WRITTEN PROBLEM
Pick out and copy every line of the rows below that contains the string "closest", treating uppercase and lowercase letters as different.

◆ ◆ ◆

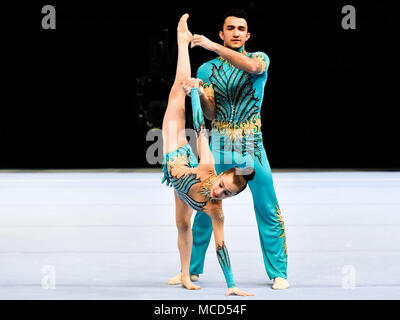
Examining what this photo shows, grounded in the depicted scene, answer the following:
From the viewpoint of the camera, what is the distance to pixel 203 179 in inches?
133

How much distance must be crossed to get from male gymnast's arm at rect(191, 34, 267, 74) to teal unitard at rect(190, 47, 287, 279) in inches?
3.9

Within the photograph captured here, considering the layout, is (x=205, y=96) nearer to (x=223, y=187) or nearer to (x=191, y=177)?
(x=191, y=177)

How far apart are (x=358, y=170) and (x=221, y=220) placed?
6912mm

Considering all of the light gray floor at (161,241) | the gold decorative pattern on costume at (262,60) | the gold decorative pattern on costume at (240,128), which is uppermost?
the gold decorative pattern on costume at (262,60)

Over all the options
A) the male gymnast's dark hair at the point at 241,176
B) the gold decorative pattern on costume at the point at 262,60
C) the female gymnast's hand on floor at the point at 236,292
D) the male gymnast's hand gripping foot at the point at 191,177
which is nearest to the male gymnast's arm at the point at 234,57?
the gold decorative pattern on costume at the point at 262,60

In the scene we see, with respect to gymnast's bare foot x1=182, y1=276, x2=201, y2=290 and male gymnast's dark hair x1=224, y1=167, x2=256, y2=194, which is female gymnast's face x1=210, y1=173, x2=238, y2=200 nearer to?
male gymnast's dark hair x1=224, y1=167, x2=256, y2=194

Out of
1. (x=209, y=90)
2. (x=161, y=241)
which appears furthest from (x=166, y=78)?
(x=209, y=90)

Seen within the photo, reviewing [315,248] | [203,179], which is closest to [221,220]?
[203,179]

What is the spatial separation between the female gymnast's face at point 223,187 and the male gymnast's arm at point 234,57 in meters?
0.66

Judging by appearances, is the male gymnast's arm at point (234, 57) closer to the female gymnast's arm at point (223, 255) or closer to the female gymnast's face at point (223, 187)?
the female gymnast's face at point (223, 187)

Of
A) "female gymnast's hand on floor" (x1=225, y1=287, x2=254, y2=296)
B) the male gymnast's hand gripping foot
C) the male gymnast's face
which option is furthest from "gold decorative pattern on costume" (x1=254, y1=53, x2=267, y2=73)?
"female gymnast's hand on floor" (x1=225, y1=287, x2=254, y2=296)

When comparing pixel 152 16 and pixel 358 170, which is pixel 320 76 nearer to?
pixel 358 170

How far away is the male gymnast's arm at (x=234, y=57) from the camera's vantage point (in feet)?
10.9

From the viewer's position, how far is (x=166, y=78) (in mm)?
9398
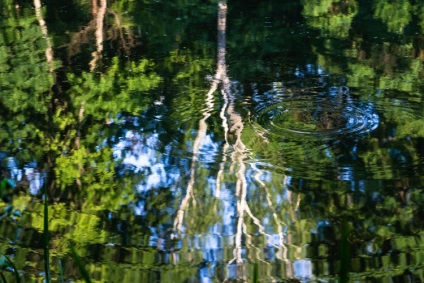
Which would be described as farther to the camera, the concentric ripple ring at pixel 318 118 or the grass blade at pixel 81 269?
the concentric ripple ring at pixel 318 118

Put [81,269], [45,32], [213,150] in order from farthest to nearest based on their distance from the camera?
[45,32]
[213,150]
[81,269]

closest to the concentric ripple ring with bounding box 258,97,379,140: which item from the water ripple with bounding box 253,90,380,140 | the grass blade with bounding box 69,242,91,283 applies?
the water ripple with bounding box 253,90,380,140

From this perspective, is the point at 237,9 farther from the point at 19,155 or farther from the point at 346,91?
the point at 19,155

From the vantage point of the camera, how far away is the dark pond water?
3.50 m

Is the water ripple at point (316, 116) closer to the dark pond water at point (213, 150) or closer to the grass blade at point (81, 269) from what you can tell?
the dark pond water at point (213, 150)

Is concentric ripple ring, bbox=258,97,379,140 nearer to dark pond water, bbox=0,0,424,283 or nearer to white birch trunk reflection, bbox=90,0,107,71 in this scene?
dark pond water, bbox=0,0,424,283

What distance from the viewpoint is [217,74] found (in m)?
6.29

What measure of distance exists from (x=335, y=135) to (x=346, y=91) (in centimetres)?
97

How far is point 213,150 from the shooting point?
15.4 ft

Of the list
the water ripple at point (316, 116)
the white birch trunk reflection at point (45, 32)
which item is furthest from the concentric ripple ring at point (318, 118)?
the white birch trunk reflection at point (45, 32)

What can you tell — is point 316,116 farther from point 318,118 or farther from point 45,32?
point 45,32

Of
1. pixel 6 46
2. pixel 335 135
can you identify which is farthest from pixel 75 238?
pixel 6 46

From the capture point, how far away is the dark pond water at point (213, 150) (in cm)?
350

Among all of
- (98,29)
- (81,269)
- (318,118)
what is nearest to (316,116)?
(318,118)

◆ ◆ ◆

EXERCISE ANSWER
Seen within the photo, reviewing [315,248] | [203,179], which is closest to [221,220]?
closest to the concentric ripple ring with bounding box 258,97,379,140: which item from the water ripple with bounding box 253,90,380,140 | the grass blade with bounding box 69,242,91,283 applies?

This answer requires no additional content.